What Sort of Green New Deal?

Running through the Degrowth networks are different and far-reaching ideas for social redistribution and plans for a “Green New Deal” with programmes for public employment, increased quality of life through shorter working hours and less consumption. The call for a Universal Basic Income is highly popular.

People who are organised in activism sense that Post-Growth ideas and ecological sustainability inevitably stand in contradiction to the interests of capital, even if few of them have fully worked through the theoretical implications of this. Their ideas are mainly loose and disjointed suggestions, which remain without political focus, without political form, and therefore without social organisational power.

Nonetheless there are also Post-Growth advocates who clearly do not consider ideas of post-capitalism. For example, Nico Paech in an interview with taz in April 2020 explains the effects of his Post-Growth strategy with particular clarity:

“Smaller supply chains [can] sink the productivity of labour. So prices will rise while choice and production volume sink, wages will also tend to sink … then people will no longer be able to afford as much. They will not obtain a better world at no cost. But that brings crisis stabilization and new jobs.”

Capital Must Pay for The Transformation

Paech does also demand that everyone should pay, for example through a wealth tax. But he leaves open the question of whether this is sufficient to compensate for the devastating effects of a permanent recession.

Paech concentrates on so-called “sufficiency”, on regionalisation, and recycling instead of a disposable society, and on a modest lifestyle. These proposals seem to be detached from the crisis-ridden dynamic of capitalism. Ultimately, Paech demands that the working class must pay a considerable part of the bill for the ecological transformation of the economy. What remains is preaching for consumption to be cut.

Such Post-Growth concepts are not able to unite industrial workers and trade unionists with ecological movements through joint demands and actions. Such a theory is much more likely to lead to alienating climate activists from organised industrial workers.

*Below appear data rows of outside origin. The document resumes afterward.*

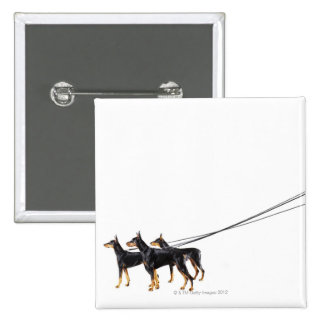 Three Dobermans on leash Pinback Button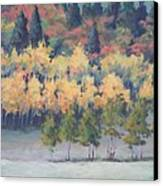 Park City Meadow Canvas Print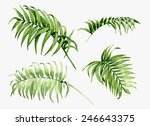 Watercolor Palm Leaves Isolate...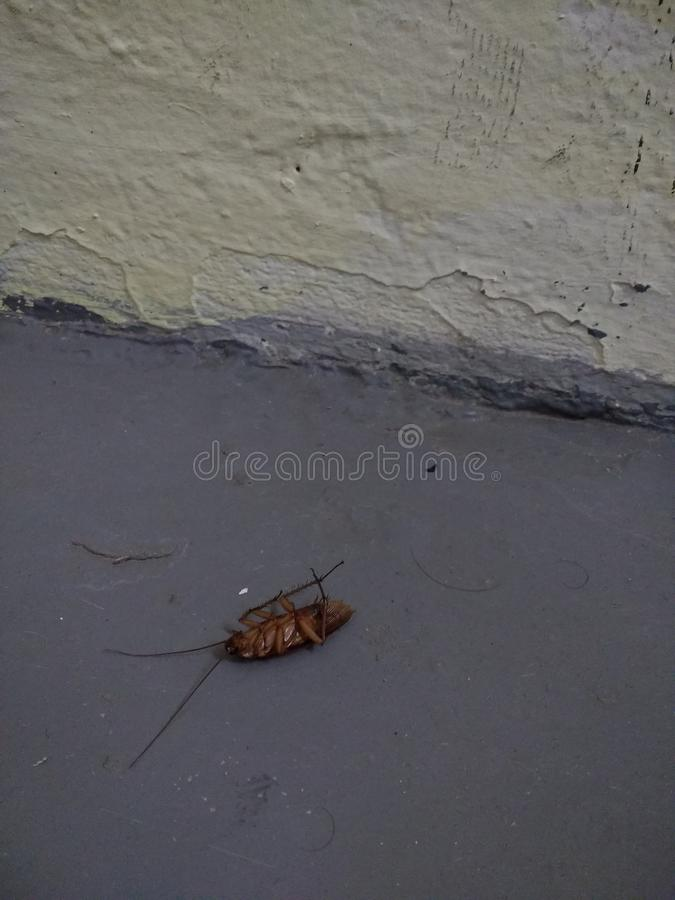 Insect Extermination, Dead Cockroach, Pest Control stock photo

Paech believes that coal mining, continuous mass production of cars and clearances of the rainforest to profit massive palm oil plantations must be stopped. This means that the demands of trade unions like IG Metall and IG BCE appear to be a problem, as these also lead to more consumption, and through this to further GDP growth.

But what Paech, and many left-wing Post-Growth advocates misses is this: growth in itself is not the problem which should stand centre stage. A compulsion towards growth is not a cause in itself, but an expression of capital accumulation, which is created and driven forward by the capitalist mode of production.

Instead, it makes sense to look at qualitative development and use values. An investment programme for a social-ecological transformation, would raise the GDP just as much as building motorways would. But in the first case, the groundwork would be made for reducing resources and energy consumption. In the second case, the overexploitation of nature would carry on as before.

It’s not about the growth of economic activity, but at the type of this development, and ultimately about reconstructing the metabolism between people and nature

Ecology is Only Possible on a Global Level

If you are seriously interested in getting a grip on this metabolism, you need a vision for new social and economic relations, a new way of living together, and dealing with the environment and resources. In this respect, the Post-Growth scene can offer useful ideas and praxis. Important issues include regional autarchy, the imagination of a better quality of life through more free time and thoughtful consumption.

The Transition Town Groups, which were initiated in Great Britain now exist in dozens of countries and hundreds of communes, as do initiatives for CO2 neutrality, for ecological and regional farming, for energy sufficient communal life and much more.

But although many local initiatives are also connected, the existing networks have a certain anti-political attitude. This spirit is seen in the title of the handbook by founder Robert Hopkins: “From What Is to What If: Unleashing the Power of Imagination to Create the Future We Want” (German title “ EINFACH. JETZT. MACHEN!: Wie wir unsere Zukunft selbst in die Hand nehmen”).

In Catalonia, local alternatives play a similar role, with local projects working with the Autonomous University of Barcelona, which itself is a pioneer in Post-Growth economy. They also have some resonance inside left-wing parties. At the Degrowth conference in Barcelona in 2020, one of the speakers was a representative of the local government.

In France, alongside many local projects there is a monthly newspaper La Decroissance and the small party “Parti pour la Decroissance”, which have found a social niche.

Building a society based on need, not profit

None of this is sufficient for a serious strategy to change the metabolism between people and nature. Local flagship projects can be inspirational and show that a better world is possible. But the task is to convert capitalist conditions, current industrial production, global transport and distribution chains and to thoughtfully deploy them for human needs instead of maximizing profits.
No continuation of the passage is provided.